ROOM’s self-contained meeting pods, phone booths and focus rooms can be easily rearranged, added or subtracted from a space to accommodate different needs. For example, in the summer, when parents have more childcare responsibilities, employers can increase the number of focus room units so those employees have space to concentrate on the days they come into the office. Then in the fall, when children go back to school and parents' homes become more conducive to heads-down work, employers can trade out some of those focus rooms for meeting pods.

M Moser Associates’ active office in New York’s financial district takes another approach, using room dividers placed on casters so that they can be quickly maneuvered to provide privacy or split up a space. Additionally, furnishings are designed to be easily reconfigured to accommodate different kinds of collaboration. For example, on one side of a room divider you might group tables and chairs for a small team session, while on the other side you might spread out desks for individual work. If the company needs to come together for a presentation, the room dividers can be tucked into alcoves and the seating moved into concentric semicircles around the presenter.

Similarly, Orangebox produces highly agile office furniture — including reconfigurable pods, mobile seating and, soon, a honeycomb-like system of interlocking desks called Coppice. Each one comes with five upholstered screens that can be adjusted for acoustic and visual privacy. For companies that want an even more custom solution, there’s Canoa, a platform for creating reconfigurable spaces that are both low-cost and low-carbon.

“It's also possible to adapt your layout with your existing furniture,” Karlsen told CO—. “For example, group desks together to create a conference room layout in one part of the office and set up an area for hoteling in another part.

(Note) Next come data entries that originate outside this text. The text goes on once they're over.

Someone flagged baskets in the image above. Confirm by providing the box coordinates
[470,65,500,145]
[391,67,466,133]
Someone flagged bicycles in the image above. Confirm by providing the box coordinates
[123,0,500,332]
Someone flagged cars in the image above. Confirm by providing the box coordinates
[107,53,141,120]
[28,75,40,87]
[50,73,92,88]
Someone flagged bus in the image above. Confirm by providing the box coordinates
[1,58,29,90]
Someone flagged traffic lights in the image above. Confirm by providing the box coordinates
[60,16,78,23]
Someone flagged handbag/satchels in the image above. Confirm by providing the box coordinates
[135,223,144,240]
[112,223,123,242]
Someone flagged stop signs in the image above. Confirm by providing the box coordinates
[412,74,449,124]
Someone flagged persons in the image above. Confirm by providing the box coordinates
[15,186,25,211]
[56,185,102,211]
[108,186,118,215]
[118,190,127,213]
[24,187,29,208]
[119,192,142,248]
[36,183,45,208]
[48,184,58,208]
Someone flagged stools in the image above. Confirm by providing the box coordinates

Use plants, bookshelves and other items to divide the space — then make it clear to your employees what kind of work each zone is for.”

3. Active workspace and real estate management

Switching to a dynamic office will not only impact the workplace’s appearance and functionality, but also how the space is managed. Employers will need to actively evaluate how the office is being used so they know when and how to adapt it.

“It's important to survey your employees monthly, since their needs may change over time,” said Karlsen. “Managers should also regularly ask their reports what is and isn't working for them. Listening tours are another great way to get a richer sense of how employees are feeling and what they need from their space.”

Additionally, employers can install sensors to measure office density and use of various space types. That way, if a company with a modular system is seeing meeting room usage dip while phone booths are in high demand, it can adjust its mix of spaces accordingly.

The dynamic office will also lead to transformation in how companies approach real estate transactions. Previously, a company would work with a landlord or workplace provider to determine its office space needs, and for the large part only assess those needs at the end of a lengthy contract term. But as companies move to a dynamic office that requires constant re-evaluation and adjustment, they’ll enter into ongoing relationships with their landlords or workplace providers. As a result, contract lengths will likely shorten to allow for more flexibility, or employers may choose to outsource space monitoring and reconfiguration to workplace providers.

Switching from the one-size-fits-all approach of the open office to the specificity and maneuverability of the dynamic office will require more active workplace management. That’s a trade off that’s well worth it for a workplace that not only functions better, but also which employees actively want to be in.

[1] Source: Ozimek, Adam. (2020) “The Future of Remote Work.” Upwork.